読む文章.

· · ·

仮想通貨上昇には材料不足との見方も 米CPI、前年比2.9%上昇で市場予想下回る
米CPI発表
米労働省が14日に発表した7月の消費者物価指数(CPI)は、総合指数は前年比2.9%の上昇だった。2021年3月以来初めて3%のラインを割った格好だ。
総合指数の市場予想は3.0%の上昇だったため、この数値は予想を下回ったことになる。一方、今回のCPIは米連邦準備理事会(FRB)が9月に利下げを開始するとの見方を支える結果となったとの声が上がっているが、発表後に暗号資産(仮想通貨)ビットコインの価格は反落した。
7月の総合指数は前月比では0.2%の上昇。変動の大きい食品とエネルギーを除いたコア指数は前月比0.2%、前年比3.2%の上昇だった。総合指数の前月比と、コア指数の両方の数値はどちらも市場予想と一致している。

· · ·

やること 1.
下のレコードについて、「Is the point」を含む行から始めて「7.96 meters」を含む行で終わる範囲を、1行を1つの文字列にしたJSONのリストにしてください。空行は入れないでください。

処理するデータ.
· · ·

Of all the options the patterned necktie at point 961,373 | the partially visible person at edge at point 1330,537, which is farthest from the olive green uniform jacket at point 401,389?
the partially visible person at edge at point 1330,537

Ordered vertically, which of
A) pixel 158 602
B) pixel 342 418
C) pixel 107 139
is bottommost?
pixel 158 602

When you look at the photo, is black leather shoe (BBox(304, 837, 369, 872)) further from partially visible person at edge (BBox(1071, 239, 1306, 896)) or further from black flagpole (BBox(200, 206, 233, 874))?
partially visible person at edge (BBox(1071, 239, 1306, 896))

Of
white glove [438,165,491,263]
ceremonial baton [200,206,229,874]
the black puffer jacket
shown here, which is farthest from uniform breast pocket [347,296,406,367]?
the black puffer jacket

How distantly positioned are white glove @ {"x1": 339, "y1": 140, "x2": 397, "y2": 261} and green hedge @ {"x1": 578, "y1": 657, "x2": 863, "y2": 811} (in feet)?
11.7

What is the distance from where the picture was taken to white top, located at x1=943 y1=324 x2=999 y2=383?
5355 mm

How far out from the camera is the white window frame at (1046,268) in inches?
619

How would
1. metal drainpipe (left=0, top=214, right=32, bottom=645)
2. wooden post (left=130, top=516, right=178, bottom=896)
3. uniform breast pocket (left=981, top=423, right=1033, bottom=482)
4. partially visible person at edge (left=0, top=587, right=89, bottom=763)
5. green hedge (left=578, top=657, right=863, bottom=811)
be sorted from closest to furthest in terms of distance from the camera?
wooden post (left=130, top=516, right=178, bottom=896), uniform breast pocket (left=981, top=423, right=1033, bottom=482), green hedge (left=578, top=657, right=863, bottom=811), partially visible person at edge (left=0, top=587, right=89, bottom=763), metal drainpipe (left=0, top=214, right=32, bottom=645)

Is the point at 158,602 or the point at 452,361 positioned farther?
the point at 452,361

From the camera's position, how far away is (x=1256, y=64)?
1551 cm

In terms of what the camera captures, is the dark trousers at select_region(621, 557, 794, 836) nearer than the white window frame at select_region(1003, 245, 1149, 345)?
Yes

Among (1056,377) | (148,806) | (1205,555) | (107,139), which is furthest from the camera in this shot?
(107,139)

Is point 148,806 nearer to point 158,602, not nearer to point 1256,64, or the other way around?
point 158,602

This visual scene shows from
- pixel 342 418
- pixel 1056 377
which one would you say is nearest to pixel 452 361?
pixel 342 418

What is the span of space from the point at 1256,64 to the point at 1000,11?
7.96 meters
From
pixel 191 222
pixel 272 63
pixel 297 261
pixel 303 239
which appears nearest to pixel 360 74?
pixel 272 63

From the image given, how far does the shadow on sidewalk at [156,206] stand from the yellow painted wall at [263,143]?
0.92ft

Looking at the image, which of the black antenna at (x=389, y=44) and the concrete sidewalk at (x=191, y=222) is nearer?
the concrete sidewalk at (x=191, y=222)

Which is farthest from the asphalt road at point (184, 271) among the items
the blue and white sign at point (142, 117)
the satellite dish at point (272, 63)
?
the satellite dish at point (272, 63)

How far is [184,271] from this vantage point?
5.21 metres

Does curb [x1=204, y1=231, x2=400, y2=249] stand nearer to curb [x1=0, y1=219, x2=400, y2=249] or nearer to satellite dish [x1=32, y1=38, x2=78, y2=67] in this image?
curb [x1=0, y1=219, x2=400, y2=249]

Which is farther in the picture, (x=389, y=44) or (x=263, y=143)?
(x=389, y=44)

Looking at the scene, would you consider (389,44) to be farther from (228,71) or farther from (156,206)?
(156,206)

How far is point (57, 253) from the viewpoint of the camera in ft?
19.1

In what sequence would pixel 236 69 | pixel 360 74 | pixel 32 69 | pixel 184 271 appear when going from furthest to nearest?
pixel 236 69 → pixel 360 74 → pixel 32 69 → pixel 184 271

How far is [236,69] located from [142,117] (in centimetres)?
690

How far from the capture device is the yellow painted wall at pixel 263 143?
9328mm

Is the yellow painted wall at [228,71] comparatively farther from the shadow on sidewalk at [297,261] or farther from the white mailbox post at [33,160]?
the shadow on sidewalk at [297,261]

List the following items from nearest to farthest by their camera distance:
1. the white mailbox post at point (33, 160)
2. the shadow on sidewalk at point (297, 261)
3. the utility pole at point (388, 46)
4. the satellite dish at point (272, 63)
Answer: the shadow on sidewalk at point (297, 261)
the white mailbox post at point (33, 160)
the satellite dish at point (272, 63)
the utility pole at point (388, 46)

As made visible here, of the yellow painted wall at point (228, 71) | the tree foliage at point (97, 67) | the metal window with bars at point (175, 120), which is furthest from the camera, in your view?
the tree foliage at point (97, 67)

· · ·

やること 2.
CPIの記事では、7月のコア指数は前年比で何%上がったとされていますか。

解答例 1.
[
  "Is the point at 158,602 or the point at 452,361 positioned farther?",
  "the point at 452,361",
  "From the camera's position, how far away is (x=1256, y=64)?",
  "1551 cm",
  "In terms of what the camera captures, is the dark trousers at select_region(621, 557, 794, 836) nearer than the white window frame at select_region(1003, 245, 1149, 345)?",
  "Yes",
  "Among (1056,377) | (148,806) | (1205,555) | (107,139), which is furthest from the camera in this shot?",
  "(107,139)",
  "Is point 148,806 nearer to point 158,602, not nearer to point 1256,64, or the other way around?",
  "point 158,602",
  "This visual scene shows from",
  "- pixel 342 418",
  "- pixel 1056 377",
  "which one would you say is nearest to pixel 452 361?",
  "pixel 342 418",
  "What is the span of space from the point at 1256,64 to the point at 1000,11?",
  "7.96 meters"
]

解答例 2.
前年比3.2%の上昇です。